Protocol stacks
A protocol stack translates one session interface to another (or the same) session interface. For example, a terminal component may provide a command-line application with a service for obtaining textual user input and for printing text. To implement this service, the terminal uses an input session and a framebuffer session. Figure 1 depicts the relationship between the terminal, its client application, and the used drivers. For realizing the output of a stream of characters on screen, it implements a parser for escape sequences, maintains a state machine for the virtual terminal, and renders the pixel representation of characters onto the framebuffer. For the provisioning of textual user input, it responds to key presses reported by the input session, maintains the state of modifier keys, and applies a keyboard layout to the stream of incoming events. When viewed from the outside of the component, the terminal translates a terminal session to a framebuffer session as well as an input session.

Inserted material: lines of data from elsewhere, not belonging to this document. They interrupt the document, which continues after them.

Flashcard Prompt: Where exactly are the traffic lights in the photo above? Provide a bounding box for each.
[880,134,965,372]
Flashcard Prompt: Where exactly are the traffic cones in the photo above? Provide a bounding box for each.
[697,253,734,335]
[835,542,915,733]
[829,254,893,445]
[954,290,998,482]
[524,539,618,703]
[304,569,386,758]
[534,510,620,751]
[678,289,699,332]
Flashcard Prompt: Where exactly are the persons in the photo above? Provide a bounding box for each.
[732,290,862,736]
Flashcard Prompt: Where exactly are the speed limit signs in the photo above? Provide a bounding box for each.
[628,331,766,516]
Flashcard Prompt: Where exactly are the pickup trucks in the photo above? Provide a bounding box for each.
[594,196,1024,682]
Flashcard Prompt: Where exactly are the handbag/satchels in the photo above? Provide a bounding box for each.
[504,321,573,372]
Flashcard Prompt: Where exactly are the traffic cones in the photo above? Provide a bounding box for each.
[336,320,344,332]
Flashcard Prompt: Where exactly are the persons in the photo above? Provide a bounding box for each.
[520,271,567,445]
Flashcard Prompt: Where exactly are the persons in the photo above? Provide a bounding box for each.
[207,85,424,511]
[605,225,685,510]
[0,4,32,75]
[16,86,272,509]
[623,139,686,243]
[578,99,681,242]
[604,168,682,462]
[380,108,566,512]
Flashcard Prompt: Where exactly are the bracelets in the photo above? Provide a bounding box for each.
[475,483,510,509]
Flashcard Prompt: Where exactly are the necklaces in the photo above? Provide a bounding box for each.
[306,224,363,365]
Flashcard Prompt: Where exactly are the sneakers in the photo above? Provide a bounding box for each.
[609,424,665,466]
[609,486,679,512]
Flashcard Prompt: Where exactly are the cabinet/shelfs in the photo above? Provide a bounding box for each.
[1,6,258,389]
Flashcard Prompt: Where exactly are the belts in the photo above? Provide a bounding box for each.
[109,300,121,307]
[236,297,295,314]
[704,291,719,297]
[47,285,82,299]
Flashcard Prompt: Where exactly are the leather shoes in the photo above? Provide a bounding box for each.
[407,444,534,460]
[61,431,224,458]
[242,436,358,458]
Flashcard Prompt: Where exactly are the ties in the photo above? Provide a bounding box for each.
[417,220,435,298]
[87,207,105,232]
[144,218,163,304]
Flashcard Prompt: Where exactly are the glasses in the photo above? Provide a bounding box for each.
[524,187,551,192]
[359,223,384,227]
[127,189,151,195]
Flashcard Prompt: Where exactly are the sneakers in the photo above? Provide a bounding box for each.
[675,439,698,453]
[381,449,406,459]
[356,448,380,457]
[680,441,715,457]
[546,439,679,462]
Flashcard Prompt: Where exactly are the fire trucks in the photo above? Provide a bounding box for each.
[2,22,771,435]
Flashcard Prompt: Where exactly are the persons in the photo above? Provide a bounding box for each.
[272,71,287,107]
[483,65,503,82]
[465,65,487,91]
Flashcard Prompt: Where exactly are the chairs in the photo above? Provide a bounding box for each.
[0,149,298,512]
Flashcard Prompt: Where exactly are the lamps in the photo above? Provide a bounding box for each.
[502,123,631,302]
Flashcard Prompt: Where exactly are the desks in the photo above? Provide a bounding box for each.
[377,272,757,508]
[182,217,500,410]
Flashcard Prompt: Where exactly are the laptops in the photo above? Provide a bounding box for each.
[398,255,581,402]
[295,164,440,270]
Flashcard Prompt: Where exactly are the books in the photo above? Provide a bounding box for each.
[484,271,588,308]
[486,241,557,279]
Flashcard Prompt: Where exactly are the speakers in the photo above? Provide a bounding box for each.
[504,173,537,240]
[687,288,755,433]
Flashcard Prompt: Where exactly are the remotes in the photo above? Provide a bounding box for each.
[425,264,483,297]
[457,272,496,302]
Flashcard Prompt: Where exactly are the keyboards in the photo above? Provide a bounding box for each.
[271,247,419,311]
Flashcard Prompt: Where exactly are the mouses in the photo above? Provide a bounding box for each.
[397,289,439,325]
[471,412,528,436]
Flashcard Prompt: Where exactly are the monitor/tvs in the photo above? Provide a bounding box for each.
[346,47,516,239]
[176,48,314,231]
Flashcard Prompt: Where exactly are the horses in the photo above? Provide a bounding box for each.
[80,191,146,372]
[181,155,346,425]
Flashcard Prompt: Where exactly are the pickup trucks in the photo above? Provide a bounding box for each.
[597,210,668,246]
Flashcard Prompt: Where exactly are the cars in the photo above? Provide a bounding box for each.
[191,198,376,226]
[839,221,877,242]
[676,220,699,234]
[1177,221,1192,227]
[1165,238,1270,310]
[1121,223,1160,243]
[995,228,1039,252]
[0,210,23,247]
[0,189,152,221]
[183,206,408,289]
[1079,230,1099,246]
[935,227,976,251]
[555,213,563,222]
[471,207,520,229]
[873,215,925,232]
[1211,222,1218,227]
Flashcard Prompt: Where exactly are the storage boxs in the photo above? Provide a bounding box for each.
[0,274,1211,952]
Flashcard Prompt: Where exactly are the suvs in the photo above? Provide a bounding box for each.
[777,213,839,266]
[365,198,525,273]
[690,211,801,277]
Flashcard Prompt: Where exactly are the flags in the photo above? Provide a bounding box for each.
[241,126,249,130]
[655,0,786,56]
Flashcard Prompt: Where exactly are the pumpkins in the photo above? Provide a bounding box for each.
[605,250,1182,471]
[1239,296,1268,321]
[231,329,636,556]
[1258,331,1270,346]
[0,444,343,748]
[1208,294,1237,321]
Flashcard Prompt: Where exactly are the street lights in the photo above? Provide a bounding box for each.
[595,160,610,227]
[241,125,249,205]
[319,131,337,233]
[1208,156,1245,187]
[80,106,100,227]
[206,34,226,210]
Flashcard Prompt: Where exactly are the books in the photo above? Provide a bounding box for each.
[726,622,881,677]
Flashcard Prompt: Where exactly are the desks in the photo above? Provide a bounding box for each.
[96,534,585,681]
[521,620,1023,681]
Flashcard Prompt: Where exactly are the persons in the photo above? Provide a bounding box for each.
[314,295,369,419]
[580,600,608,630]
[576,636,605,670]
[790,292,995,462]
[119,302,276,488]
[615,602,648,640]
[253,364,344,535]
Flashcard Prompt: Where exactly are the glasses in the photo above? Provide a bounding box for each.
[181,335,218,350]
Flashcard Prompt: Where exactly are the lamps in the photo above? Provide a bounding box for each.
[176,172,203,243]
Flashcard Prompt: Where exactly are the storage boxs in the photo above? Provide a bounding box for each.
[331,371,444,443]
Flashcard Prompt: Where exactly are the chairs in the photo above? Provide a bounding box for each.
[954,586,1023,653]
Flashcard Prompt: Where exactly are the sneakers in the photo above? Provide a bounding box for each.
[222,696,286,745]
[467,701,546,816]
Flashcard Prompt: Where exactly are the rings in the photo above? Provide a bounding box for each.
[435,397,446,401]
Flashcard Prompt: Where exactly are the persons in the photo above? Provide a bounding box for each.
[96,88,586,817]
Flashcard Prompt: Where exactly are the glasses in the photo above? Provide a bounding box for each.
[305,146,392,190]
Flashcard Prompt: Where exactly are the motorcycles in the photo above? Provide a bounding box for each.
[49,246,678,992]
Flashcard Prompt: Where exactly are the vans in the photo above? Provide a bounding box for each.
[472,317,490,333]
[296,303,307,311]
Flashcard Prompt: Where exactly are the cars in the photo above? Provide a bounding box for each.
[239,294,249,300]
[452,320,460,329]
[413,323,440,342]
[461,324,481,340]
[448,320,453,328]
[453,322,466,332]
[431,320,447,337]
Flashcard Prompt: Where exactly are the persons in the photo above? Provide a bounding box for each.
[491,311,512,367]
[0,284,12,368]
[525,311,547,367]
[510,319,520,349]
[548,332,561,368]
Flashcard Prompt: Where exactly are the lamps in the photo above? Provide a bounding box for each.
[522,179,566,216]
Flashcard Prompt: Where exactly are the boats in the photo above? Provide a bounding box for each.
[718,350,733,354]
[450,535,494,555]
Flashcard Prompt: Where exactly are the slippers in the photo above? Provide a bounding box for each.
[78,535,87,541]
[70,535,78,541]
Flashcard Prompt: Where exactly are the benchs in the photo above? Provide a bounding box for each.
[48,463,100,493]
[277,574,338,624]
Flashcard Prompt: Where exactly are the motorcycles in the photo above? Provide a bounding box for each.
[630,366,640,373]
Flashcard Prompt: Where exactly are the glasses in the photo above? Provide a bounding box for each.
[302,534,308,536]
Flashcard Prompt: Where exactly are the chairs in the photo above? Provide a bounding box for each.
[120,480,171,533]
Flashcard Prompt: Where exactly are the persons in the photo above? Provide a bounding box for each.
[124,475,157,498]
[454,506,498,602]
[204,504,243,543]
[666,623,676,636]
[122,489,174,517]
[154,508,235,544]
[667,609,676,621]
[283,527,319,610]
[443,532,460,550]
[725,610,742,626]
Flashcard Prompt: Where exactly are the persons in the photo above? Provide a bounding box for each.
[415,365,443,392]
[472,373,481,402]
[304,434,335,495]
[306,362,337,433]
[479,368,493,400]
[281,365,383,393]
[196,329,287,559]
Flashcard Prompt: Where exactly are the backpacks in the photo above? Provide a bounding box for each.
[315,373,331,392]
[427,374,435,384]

Similar to a device driver, a protocol stack typically serves a single client. In contrast to device drivers, however, protocol stacks are not bound to physical devices. Therefore, a protocol stack can be instantiated any number of times. For example, if multiple terminals are needed, one terminal component could be instantiated per terminal. Because each terminal uses an independent instance of the protocol stack, a bug in the protocol stack of one terminal does not affect any other terminal. However complex the implementation of the protocol stack may be, it is not prone to leaking information to another terminal because it is connected to a single client only. The leakage of information is constrained to interfaces used by the individual instance. Hence, in cases like this, the protocol-stack component is suitable for hosting highly complex untrusted code if such code cannot be avoided.
Note that the example above cannot be generalized for all protocol stacks. There are protocol stacks that are critical for the confidentiality of information. For example, an in-band encryption component may translate plain-text network traffic to encrypted network traffic designated to be transported over a public network. Even though the component is a protocol stack, it may still be prone to leaking unencrypted information to the public network.
Whereas protocol stacks are not necessarily critical for integrity and confidentiality, they are almost universally critical for availability.